Les mercenaires russes ont également établi des dépôts de stockage et de distribution dans plusieurs villes, y compris à Béloko où les forces de l’ordre viennent de procéder aux saisies. “Les produits Wagner sont vendus ouvertement, au même prix que les alcools frelatés que nous saisissons”, confie une source au sein des services de douane.
Risques sanitaires majeurs
Des analyses effectuées sur ces alcools produits par Wagner révèlent des mélanges dangereux. “Il s’agit principalement de vodka de mauvaise qualité, coupée avec de l’eau non traitée et d’autres substances”, explique un ancien travailleur de Wagner. “Nous recevons régulièrement des cas d’intoxication grave liés à la consommation de ces produits“, explique un agent de santé de l’hôpital communautaire de Bangui.
Le contrôle du marché
Cette situation montre l’emprise croissante du groupe Wagner sur l’économie centrafricaine. Les saisies aux frontières, bien que légitimes dans leur principe, semblent également servir à éliminer la concurrence d’autres réseaux de distribution d’alcool.
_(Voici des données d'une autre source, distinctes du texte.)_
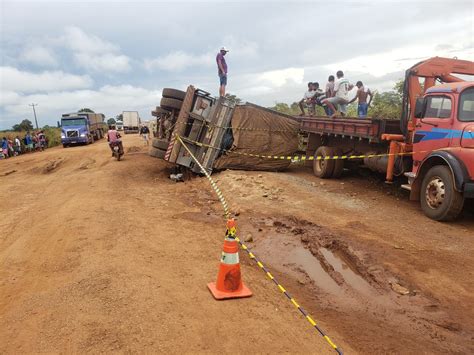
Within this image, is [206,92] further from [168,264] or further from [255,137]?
[168,264]

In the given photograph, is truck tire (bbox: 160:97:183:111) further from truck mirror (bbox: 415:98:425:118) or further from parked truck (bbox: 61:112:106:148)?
parked truck (bbox: 61:112:106:148)

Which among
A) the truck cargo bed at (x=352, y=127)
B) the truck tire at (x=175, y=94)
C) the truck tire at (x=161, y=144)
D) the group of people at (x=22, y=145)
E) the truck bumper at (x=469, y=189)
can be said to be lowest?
the group of people at (x=22, y=145)

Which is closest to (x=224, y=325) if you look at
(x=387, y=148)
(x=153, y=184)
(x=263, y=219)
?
(x=263, y=219)

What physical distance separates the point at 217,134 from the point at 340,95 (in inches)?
157

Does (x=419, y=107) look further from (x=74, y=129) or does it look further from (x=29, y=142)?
(x=29, y=142)

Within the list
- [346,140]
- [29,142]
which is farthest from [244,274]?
[29,142]

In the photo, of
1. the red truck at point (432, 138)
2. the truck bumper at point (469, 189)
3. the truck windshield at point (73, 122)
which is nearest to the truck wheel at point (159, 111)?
the red truck at point (432, 138)

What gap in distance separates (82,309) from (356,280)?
10.8 feet

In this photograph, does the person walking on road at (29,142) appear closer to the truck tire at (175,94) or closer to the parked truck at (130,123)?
the parked truck at (130,123)

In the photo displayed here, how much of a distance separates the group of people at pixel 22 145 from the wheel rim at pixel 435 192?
2676 cm

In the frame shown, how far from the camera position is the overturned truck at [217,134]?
12102mm

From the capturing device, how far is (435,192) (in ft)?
24.2

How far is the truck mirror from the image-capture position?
782cm

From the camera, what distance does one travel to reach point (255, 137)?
12.4 meters
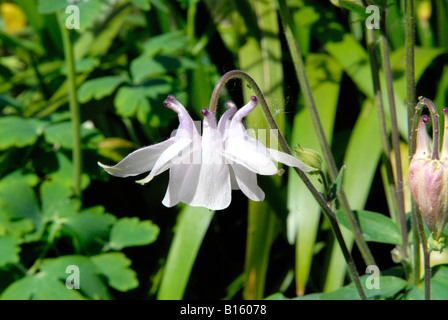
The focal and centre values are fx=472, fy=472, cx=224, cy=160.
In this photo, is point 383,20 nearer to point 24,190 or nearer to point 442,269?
point 442,269

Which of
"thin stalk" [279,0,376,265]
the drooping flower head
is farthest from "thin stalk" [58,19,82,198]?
the drooping flower head

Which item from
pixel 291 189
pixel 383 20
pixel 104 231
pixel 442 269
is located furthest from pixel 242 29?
pixel 442 269

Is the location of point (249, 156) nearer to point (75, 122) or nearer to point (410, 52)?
point (410, 52)

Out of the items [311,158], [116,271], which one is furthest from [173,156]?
[116,271]

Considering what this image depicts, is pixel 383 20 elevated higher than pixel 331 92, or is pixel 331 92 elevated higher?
pixel 383 20

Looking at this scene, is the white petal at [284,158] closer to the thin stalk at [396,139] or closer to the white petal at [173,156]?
the white petal at [173,156]

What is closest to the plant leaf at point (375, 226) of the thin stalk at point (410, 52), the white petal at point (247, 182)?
the thin stalk at point (410, 52)
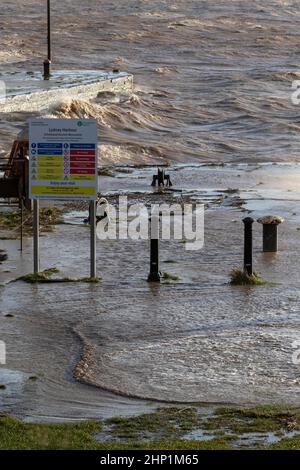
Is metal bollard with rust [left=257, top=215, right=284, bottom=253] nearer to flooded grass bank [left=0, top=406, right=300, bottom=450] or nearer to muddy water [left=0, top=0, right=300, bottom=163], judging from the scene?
flooded grass bank [left=0, top=406, right=300, bottom=450]

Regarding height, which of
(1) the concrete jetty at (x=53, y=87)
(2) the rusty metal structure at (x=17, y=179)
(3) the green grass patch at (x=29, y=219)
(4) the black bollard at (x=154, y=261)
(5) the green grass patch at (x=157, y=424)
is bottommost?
(5) the green grass patch at (x=157, y=424)

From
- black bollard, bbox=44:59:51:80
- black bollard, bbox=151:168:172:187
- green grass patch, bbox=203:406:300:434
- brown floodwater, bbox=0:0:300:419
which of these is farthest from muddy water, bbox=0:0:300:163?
green grass patch, bbox=203:406:300:434

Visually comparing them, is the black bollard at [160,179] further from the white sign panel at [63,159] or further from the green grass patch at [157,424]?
the green grass patch at [157,424]

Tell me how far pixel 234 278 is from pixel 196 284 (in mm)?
484

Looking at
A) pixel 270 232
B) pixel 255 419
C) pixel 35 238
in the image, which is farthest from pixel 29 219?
pixel 255 419

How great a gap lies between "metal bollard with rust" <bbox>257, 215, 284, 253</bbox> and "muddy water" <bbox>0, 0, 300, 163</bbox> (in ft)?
51.5

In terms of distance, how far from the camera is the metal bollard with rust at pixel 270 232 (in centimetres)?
1848

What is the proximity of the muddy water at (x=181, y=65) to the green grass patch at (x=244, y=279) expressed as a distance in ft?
58.8

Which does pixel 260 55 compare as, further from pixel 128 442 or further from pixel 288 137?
pixel 128 442

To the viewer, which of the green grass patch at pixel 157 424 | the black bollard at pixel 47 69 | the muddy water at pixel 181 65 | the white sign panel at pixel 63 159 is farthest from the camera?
the black bollard at pixel 47 69

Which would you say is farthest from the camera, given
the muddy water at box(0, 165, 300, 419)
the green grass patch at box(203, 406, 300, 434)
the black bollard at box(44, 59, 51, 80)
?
the black bollard at box(44, 59, 51, 80)

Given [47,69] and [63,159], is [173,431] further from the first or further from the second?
[47,69]

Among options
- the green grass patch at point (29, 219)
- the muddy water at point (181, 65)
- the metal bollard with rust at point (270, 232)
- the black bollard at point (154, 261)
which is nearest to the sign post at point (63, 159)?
the black bollard at point (154, 261)

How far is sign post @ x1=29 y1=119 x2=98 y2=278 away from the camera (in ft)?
51.2
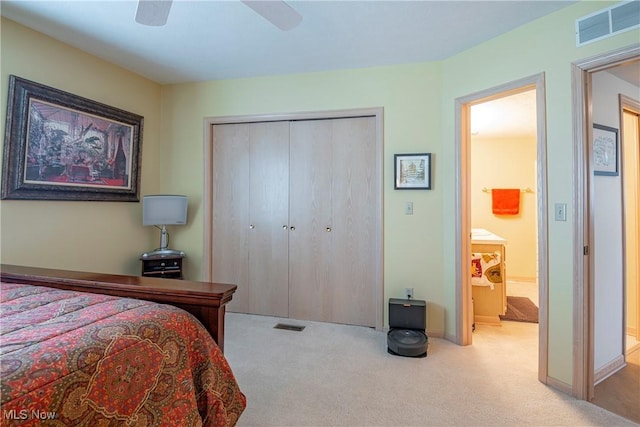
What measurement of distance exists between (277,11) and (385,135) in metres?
1.59

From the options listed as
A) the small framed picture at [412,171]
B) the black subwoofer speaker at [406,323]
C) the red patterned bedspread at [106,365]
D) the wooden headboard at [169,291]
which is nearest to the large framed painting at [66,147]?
the wooden headboard at [169,291]

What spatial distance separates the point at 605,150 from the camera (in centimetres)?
231

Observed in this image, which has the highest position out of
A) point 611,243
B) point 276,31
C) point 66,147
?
point 276,31

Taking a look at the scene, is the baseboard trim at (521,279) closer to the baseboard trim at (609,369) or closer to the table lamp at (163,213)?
the baseboard trim at (609,369)

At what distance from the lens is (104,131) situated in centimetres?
289

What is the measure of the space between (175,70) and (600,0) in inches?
129

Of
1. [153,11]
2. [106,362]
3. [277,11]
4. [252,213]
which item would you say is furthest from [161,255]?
[277,11]

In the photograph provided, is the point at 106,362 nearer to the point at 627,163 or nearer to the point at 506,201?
the point at 627,163

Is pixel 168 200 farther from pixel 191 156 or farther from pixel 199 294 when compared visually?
pixel 199 294

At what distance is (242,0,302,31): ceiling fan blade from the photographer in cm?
159

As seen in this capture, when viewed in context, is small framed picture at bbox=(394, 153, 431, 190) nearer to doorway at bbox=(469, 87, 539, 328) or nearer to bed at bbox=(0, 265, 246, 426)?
bed at bbox=(0, 265, 246, 426)

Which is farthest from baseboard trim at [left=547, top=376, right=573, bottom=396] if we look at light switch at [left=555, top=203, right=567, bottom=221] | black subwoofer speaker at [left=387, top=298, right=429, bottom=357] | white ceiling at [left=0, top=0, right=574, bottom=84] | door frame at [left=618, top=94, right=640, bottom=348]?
white ceiling at [left=0, top=0, right=574, bottom=84]

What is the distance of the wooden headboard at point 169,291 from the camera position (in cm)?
144

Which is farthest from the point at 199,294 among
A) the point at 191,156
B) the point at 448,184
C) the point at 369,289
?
the point at 191,156
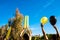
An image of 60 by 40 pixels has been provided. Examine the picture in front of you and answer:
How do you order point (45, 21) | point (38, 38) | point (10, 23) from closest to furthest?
1. point (45, 21)
2. point (38, 38)
3. point (10, 23)

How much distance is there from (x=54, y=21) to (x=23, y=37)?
321cm

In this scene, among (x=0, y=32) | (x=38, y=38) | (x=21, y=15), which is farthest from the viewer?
(x=21, y=15)

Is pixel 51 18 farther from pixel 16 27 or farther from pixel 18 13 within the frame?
pixel 18 13

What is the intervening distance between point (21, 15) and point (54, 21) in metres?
45.1

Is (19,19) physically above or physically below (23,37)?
above

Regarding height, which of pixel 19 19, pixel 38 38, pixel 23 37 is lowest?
pixel 23 37

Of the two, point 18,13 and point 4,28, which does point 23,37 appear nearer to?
point 4,28

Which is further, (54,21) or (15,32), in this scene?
(15,32)

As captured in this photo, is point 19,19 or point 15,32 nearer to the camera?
point 15,32

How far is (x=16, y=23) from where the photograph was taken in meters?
48.6

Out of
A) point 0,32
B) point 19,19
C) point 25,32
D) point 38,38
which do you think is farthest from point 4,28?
point 25,32

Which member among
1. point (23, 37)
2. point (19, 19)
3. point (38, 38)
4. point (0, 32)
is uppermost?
point (19, 19)

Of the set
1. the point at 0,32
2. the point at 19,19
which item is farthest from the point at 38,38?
the point at 19,19

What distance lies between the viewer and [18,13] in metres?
52.1
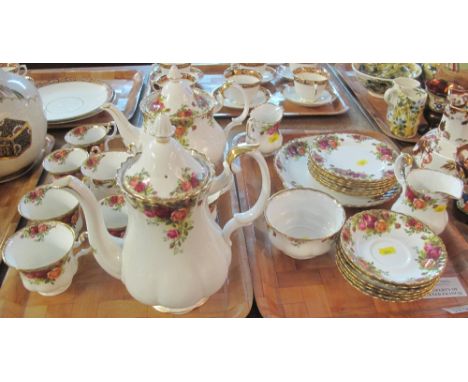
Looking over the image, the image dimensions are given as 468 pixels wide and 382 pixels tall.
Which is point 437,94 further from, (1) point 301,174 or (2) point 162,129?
(2) point 162,129

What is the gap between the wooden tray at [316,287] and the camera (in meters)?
0.80

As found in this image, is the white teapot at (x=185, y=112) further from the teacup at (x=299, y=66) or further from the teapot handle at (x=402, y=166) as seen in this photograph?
the teacup at (x=299, y=66)

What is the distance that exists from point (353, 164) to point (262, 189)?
53 cm

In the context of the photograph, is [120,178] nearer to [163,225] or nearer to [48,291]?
[163,225]

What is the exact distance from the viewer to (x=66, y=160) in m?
1.11

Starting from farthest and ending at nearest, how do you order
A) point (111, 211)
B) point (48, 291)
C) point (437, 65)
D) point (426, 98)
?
point (437, 65), point (426, 98), point (111, 211), point (48, 291)

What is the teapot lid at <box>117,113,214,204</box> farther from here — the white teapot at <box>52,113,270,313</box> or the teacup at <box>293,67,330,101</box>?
the teacup at <box>293,67,330,101</box>

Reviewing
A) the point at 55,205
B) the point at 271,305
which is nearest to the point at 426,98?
the point at 271,305

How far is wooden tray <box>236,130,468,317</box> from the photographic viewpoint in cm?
80

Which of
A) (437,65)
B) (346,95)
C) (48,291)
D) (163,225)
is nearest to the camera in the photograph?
(163,225)

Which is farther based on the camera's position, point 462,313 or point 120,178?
point 462,313

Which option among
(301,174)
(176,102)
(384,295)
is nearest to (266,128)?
(301,174)

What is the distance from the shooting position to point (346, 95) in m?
1.59

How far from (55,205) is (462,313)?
933 mm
“Wagner cherche à établir un monopole sur le marché de l’alcool en République centrafricaine”, analyse un expert en économie politique basé à Bangui. “Les autorités n’ont ni les moyens ni la volonté politique d’intervenir sur leurs activités“.
Le silence des autorités
Interrogé sur la présence de ces réseaux parallèles, un officier de police de Béloko reste évasif : “Notre mission est d’appliquer les arrêtés ministériels interdisant le commerce d’alcool frelaté. Nous agissons dans le cadre de nos compétences“.
Du côté du ministère de la Santé, aucune réponse n’a été apportée concernant les activités de production d’alcool du groupe Wagner, malgré les risques sanitaires avérés. Cette situation souligne le paradoxe d’une lutte contre l’alcool frelaté qui semble épargner certains acteurs.
Impact économique et social
Les commerçants centrafricains dénoncent une concurrence déloyale. “Nous sommes pris entre les saisies des forces de l’ordre d’un côté et la domination de Wagner sur le marché de l’autre”, déplore un vendeur du marché Combattant de Bangui.
L’implantation de cette industrie parallèle a des répercussions importantes sur l’économie centrafricaine. Les petits commerces traditionnels peinent à survivre face à ce réseau structuré qui bénéficie d’une apparente immunité.
Perspectives
Alors que les autorités maintiennent leur politique de répression aux frontières, l’expansion des activités de Wagner dans le secteur de l’alcool frelaté ne semble pas près de s’arrêter. Cette situation pose des questions sur la souveraineté de l’État et sa capacité à réguler le commerce sur son territoire.
La présence de ces réseaux parallèles compromet également l’efficacité des mesures de santé publique. Les risques sanitaires liés à la consommation d’alcool frelaté restent majeurs, tandis que les structures de production continuent de se développer en toute impunité.